> **Request**
Recast the entries below as a Markdown table with the columns Row and Text. Cover only the lines from the line with "How far from the observation" up to and including the line with "Answer: the patch", one numbered row per line, and skip blank lines.

+ + + + + + +

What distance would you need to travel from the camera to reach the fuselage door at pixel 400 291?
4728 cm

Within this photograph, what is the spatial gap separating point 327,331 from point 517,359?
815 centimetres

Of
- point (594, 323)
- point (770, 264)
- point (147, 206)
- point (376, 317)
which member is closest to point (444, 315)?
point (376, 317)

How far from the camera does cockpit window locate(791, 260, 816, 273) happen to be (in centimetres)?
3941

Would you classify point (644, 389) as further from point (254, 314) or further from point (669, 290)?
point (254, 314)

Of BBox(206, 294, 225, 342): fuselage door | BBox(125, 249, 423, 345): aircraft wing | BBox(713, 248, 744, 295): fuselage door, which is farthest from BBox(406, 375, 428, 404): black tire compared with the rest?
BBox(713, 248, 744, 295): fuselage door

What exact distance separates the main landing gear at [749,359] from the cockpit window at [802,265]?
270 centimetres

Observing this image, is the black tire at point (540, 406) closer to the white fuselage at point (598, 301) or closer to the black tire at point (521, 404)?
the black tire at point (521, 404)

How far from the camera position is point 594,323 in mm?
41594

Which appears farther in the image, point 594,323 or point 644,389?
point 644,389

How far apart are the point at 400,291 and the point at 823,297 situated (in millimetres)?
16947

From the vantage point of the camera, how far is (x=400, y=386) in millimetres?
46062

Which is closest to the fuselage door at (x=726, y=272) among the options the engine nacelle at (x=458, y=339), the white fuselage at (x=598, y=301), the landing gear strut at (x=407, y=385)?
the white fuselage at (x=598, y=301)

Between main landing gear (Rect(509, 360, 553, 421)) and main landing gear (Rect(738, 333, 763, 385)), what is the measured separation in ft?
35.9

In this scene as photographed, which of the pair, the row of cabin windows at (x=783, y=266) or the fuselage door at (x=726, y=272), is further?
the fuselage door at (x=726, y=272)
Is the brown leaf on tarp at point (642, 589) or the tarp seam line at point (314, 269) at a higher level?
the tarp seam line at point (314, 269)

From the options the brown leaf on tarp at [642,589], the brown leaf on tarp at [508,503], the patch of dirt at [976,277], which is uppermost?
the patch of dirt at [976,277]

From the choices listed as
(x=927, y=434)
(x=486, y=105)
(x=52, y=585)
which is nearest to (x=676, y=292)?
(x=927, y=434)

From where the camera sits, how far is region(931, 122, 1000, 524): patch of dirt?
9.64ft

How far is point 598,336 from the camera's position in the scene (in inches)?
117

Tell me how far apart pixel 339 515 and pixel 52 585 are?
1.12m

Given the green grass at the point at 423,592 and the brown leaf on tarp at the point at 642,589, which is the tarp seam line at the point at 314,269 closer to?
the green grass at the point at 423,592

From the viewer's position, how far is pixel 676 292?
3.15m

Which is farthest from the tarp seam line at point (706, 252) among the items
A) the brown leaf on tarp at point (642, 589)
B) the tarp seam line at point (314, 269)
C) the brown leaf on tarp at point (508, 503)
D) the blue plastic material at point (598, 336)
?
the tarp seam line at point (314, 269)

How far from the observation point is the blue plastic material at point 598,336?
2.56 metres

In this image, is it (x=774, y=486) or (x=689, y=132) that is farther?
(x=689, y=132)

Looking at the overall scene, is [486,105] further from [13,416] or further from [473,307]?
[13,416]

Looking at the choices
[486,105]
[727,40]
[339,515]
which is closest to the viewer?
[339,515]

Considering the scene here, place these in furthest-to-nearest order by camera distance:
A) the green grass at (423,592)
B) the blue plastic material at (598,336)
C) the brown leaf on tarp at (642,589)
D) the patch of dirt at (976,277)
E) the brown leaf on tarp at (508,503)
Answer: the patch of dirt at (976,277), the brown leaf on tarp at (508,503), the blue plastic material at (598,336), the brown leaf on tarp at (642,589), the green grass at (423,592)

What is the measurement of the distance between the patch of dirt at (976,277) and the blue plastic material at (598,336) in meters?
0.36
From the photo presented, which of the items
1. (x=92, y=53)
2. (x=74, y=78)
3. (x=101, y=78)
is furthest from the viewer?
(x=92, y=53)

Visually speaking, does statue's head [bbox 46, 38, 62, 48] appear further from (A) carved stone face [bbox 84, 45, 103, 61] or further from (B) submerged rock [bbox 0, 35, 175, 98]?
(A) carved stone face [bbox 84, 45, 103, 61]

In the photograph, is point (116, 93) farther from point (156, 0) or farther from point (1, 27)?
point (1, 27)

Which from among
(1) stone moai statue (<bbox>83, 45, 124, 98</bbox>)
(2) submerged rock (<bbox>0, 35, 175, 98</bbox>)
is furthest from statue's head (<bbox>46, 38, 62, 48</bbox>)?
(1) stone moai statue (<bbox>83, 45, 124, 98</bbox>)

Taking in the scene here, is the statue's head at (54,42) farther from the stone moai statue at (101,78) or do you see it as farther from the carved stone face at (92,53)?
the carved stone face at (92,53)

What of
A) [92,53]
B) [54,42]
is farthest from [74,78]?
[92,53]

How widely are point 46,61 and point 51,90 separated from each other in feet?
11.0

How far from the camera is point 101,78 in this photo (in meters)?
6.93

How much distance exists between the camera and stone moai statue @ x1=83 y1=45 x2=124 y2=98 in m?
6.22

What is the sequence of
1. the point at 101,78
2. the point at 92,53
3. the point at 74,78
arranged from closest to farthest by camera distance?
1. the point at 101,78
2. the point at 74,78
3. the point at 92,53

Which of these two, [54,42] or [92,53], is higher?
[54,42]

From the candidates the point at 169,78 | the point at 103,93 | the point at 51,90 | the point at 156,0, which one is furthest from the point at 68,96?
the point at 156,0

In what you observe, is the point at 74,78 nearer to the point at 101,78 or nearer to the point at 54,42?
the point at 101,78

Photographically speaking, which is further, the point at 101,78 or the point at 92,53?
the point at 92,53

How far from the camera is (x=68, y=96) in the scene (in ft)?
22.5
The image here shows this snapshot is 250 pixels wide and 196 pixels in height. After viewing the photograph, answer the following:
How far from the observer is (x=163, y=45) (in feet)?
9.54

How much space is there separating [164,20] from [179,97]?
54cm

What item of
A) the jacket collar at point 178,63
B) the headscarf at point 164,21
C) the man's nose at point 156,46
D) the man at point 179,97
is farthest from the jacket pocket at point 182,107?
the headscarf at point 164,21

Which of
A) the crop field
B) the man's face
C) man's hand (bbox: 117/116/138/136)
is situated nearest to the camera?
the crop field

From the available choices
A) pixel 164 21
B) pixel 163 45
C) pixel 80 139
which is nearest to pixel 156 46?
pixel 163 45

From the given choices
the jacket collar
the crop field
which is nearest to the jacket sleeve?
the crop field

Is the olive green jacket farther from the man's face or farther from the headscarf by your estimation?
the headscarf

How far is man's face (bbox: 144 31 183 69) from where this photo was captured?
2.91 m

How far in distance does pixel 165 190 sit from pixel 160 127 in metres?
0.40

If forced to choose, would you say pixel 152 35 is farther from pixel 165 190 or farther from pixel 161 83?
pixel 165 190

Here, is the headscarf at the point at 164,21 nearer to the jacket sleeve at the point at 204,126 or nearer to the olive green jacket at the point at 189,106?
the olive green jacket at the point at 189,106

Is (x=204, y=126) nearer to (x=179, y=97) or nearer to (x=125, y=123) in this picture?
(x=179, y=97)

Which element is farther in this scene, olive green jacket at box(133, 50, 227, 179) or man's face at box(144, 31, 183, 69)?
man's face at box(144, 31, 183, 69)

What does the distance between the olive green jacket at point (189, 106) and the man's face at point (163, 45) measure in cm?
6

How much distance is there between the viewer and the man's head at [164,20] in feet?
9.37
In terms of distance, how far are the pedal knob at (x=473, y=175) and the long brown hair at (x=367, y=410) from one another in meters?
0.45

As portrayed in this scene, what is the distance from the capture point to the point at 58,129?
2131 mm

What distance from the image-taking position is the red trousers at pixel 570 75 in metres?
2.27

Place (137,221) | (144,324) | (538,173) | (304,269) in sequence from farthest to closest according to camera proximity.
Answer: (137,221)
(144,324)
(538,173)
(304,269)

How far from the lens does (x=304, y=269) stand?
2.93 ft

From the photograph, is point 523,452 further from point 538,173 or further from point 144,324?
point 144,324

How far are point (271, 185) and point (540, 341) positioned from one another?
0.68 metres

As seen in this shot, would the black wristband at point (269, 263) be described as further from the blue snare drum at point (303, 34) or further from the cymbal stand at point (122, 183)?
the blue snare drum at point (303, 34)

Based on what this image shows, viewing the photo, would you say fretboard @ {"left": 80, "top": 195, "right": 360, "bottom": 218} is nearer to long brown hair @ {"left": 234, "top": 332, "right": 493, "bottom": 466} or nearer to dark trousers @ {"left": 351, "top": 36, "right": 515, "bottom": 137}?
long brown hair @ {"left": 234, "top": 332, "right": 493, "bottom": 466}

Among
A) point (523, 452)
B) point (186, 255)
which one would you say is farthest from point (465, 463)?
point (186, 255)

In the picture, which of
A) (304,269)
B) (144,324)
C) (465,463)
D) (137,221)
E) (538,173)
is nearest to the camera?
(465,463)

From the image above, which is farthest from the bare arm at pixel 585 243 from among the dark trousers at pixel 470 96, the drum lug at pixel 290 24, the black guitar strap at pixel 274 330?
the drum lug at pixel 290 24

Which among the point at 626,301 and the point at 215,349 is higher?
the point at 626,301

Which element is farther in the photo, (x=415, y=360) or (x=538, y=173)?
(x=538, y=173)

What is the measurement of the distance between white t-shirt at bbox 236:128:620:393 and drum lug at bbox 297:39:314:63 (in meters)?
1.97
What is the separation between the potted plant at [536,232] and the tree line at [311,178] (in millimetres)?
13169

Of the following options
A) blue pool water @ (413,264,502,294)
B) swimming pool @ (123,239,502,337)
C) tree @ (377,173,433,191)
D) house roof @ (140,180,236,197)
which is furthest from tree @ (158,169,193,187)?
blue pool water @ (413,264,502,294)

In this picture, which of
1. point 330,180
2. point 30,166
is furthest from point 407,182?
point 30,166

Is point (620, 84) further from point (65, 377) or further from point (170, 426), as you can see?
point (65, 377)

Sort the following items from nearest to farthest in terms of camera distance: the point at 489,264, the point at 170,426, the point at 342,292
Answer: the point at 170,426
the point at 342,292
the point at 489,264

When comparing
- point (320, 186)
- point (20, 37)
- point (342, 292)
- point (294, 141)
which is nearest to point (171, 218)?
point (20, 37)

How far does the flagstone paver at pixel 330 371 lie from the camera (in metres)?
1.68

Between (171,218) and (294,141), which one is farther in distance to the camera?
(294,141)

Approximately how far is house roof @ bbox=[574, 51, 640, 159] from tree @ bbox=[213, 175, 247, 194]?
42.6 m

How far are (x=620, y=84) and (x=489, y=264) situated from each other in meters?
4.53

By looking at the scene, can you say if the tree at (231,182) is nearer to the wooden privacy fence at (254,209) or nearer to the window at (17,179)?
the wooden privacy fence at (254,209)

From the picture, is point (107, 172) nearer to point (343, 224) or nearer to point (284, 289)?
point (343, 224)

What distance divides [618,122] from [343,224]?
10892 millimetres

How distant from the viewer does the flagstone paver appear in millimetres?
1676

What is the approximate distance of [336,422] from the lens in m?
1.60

+ + + + + + +

> **Answer to this exercise**
| Row | Text |
|---|---|
| 1 | How far from the observation point is the blue plastic material at point 598,336? |
| 2 | 2.56 metres |
| 3 | In this image, is it (x=774, y=486) or (x=689, y=132) that is farther? |
| 4 | (x=689, y=132) |
| 5 | Looking at the overall scene, is [486,105] further from [13,416] or further from [473,307]? |
| 6 | [13,416] |
| 7 | Looking at the choices |
| 8 | [486,105] |
| 9 | [727,40] |
| 10 | [339,515] |
| 11 | which is closest to the viewer? |
| 12 | [339,515] |
| 13 | Considering the scene here, place these in furthest-to-nearest order by camera distance: |
| 14 | A) the green grass at (423,592) |
| 15 | B) the blue plastic material at (598,336) |
| 16 | C) the brown leaf on tarp at (642,589) |
| 17 | D) the patch of dirt at (976,277) |
| 18 | E) the brown leaf on tarp at (508,503) |
| 19 | Answer: the patch of dirt at (976,277), the brown leaf on tarp at (508,503), the blue plastic material at (598,336), the brown leaf on tarp at (642,589), the green grass at (423,592) |